L'essentiel

  • Nicolas Sarkozy a été condamné lundi en première instance à trois ans de prison, dont un ferme, pour « corruption » et « trafic d’influence » dans l’affaire dite des « écoutes de Paul Bismuth ».
  • Soutenu par sa famille politique, l’ancien président, qui a fait appel, devrait garder un rôle très influent au sein de la droite.
  • L’hypothèse d’un recours pour la présidentielle 2022 semble en revanche plus délicate.

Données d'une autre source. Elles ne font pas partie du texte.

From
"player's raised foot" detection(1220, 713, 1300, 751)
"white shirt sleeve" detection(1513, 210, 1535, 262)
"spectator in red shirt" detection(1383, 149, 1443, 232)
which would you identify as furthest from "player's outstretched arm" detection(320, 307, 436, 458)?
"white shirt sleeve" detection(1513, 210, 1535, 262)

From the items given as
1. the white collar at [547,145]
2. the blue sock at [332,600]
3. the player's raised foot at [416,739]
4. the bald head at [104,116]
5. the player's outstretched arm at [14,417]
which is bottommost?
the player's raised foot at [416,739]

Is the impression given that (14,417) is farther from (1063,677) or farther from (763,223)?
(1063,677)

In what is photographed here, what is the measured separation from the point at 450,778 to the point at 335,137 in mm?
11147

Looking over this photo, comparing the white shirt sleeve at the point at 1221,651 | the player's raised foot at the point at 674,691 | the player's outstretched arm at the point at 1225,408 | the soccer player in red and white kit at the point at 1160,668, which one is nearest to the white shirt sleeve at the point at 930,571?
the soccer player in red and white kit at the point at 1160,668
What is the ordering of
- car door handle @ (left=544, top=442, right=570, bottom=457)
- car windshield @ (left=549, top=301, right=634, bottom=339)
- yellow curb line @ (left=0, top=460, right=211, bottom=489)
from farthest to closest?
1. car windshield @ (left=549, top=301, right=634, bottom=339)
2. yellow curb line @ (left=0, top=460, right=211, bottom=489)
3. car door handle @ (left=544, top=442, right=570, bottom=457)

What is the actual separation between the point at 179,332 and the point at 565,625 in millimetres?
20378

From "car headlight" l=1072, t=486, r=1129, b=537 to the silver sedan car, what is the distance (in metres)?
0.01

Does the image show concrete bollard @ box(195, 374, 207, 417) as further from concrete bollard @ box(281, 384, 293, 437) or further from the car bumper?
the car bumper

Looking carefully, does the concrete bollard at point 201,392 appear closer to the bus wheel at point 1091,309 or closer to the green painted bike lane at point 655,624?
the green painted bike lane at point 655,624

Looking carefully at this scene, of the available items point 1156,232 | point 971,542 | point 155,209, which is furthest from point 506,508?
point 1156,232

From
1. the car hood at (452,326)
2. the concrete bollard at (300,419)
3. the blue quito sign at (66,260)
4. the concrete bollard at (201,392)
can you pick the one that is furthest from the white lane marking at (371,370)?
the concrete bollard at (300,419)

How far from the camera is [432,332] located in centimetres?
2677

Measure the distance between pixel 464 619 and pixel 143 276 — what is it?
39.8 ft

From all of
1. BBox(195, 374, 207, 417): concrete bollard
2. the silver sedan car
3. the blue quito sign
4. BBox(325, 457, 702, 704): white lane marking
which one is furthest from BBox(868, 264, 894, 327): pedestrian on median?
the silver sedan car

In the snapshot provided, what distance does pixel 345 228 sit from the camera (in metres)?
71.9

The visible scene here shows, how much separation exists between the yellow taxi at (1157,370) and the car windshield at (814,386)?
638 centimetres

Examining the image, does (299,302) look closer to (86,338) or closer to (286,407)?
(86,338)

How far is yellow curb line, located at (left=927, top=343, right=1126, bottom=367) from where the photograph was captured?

Un coup de tonnerre à droite. Nicolas Sarkozy a été condamné lundi en première instance à trois ans de prison, dont un ferme, pour « corruption » et « trafic d’influence » dans l’affaire dite des « écoutes de Paul Bismuth». Instinctivement, sa famille politique a serré les rangs et apporté son soutien à l’ancien président de la République, qui a décidé de faire appel.

« La sévérité de la peine retenue est absolument disproportionnée », a ainsi estimé le président des Républicains Christian Jacob. « Une condamnation extrêmement dure dans un dossier particulièrement faible », a ajouté le patron des sénateurs LR Bruno Retailleau. Car Nicolas Sarkozy reste une figure centrale à droite, certains espérant même qu’il puisse constituer un recours pour la présidentielle de 2022. Mais avec cette condamnation, la droite va-t-elle définitivement tourner la page Sarkozy ?

Un retraité encore actif politiquement

Après sa défaite à la primaire, en novembre 2016, Nicolas Sarkozy faisait (de nouveau) ses adieux à la politique française. « Il est temps pour moi d’aborder une vie avec plus de passion privée et moins de passion publique », disait-il. De manière officielle, du moins. Car le fondateur du parti Les Républicains n’a jamais réellement coupé avec la politique. L’absent s’est montré très présent, dans l’ombre, recevant régulièrement fidèles et cadres du parti. L’expérience et l’âge aidant, l’ancien bulldozer politique s’est mu en influent parrain de la droite. Nul n’a été étonné, à LR, de voir ainsi Xavier Bertrand, qui rêve de conduire la droite à la prochaine présidentielle, se rapprocher récemment de l’ancien président.

« Il conseille et adoube, car il reste une référence. Beaucoup ont encore en tête sa campagne réussie de 2007. On est encore orphelins et nostalgiques de cette époque, où la droite avait un vrai patron », reconnaît Philippe Gosselin, député LR de la Manche, qui ne croit pas à un changement de statut après la condamnation de l’ancien chef de l’Etat. « Cette décision judiciaire l’embarrasse forcément, mais ça n’entachera pas l’aura qu’il peut avoir encore chez nous. Je ne crois pas que ça tourne définitivement la page Sarkozy », dit-il.

« Une figure tutélaire qui n’est absolument pas écornée »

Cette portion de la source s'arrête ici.